» **Exercise data**:
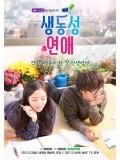 krr1563 : ซีรีย์เกาหลี Romance Full of Life (ซับไทย) DVD 1 แผ่น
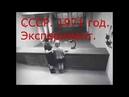 Эксперимент в СССР в 1971 году
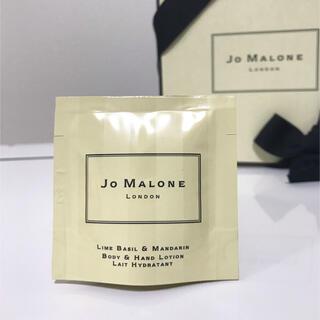 ジョーマローン(Jo Malone)の【Jo Malone】ミルキーローション(ボディローション/ミルク)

» **Problem**: Once the pictures have been removed, reproduce each line of the material above exactly.

» **Answer to this task**:
 krr1563 : ซีรีย์เกาหลี Romance Full of Life (ซับไทย) DVD 1 แผ่น
 Эксперимент в СССР в 1971 году
 ジョーマローン(Jo Malone)の【Jo Malone】ミルキーローション(ボディローション/ミルク)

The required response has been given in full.